Officials on June 15, 2013, detained West Africa Correspondent Yvonne Ndege, camera operator Romuald Luyindula, producer Mohammed Abubakar, and driver Rabiu Abdullahi and took them to the city of Zinder for questioning, according to an Associated Press report citing Hasan Salim Patel, an Al Jazeera spokesman. The journalists were accused of espionage, interrogated for 10 hours, and their equipment and passports confiscated.
Patel told CPJ that the journalists did not have accreditation from the Ministry of Communications, but that they had a visa and several filming permits that had been issued by local officials. The crew was released without charge on June 17, 2013, Al-Jazeera reported. The broadcasters were working to get the equipment returned, Patel said.
The day before the arrest, Al-Jazeera had aired a report by Ndege, its correspondent, from the nearby town of Bosso that showed harsh conditions for refugees who had escaped fighting between the Nigerian military and the banned Islamist insurgent group Boko Haram.

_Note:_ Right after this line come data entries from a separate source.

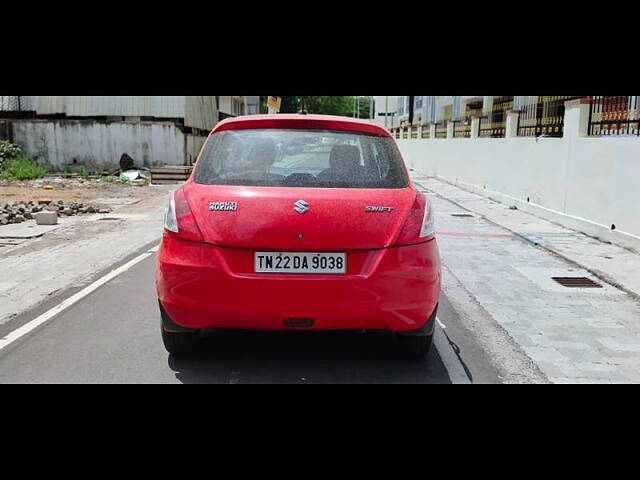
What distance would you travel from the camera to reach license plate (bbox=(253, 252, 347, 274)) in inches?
160

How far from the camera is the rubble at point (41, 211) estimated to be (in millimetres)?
12523

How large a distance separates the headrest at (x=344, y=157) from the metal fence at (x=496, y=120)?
46.4 ft

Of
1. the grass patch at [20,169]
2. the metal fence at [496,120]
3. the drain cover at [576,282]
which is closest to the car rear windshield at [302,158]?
the drain cover at [576,282]

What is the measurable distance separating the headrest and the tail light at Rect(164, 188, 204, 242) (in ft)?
3.40

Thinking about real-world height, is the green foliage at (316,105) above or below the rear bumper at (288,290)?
above

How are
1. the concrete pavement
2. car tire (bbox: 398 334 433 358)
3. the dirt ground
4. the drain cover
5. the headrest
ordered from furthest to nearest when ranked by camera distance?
the dirt ground < the drain cover < the concrete pavement < car tire (bbox: 398 334 433 358) < the headrest

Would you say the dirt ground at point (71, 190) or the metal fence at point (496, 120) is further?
the dirt ground at point (71, 190)

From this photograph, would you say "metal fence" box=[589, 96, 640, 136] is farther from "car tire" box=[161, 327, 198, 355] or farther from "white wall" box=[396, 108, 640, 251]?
"car tire" box=[161, 327, 198, 355]

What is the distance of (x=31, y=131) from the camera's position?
2833 cm

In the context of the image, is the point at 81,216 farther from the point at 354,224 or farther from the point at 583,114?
the point at 354,224

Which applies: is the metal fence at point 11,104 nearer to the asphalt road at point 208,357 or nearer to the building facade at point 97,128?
the building facade at point 97,128

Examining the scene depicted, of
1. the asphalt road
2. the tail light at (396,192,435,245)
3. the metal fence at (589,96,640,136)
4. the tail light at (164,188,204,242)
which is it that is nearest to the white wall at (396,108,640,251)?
the metal fence at (589,96,640,136)
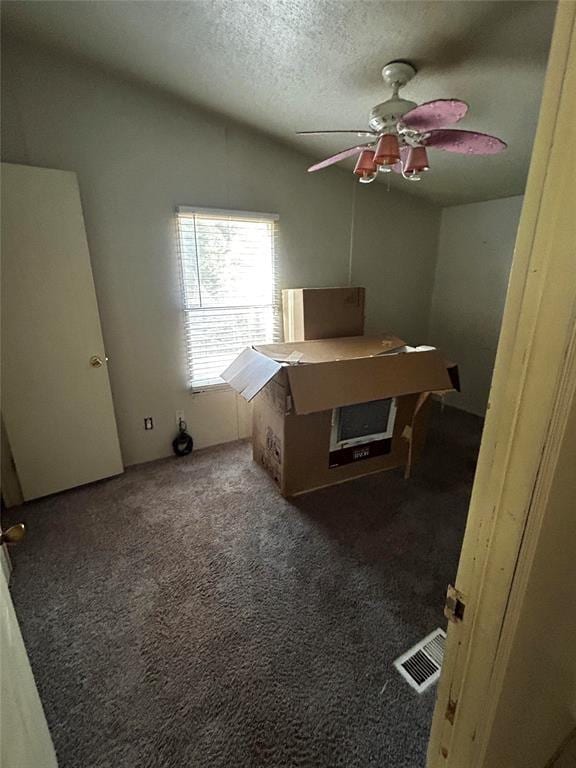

Marou Amadou, the justice minister of Niger, told the AP that the journalists had entered the country without accreditation and had only a visa that they had gotten in Nigeria. “Administratively, we cannot accept this. They need to come to the ministry and apply for their accreditation,” he said. “We are not detaining them. We are just inspecting their material. And they are waiting for their material to be released.”
But Salifou Labo Bouché, the communications minister of Niger and a government spokesman, told CPJ that the government did not have any restrictive policies toward the press. “We do not withhold accreditation. Niger is an open country, not closed,” he said.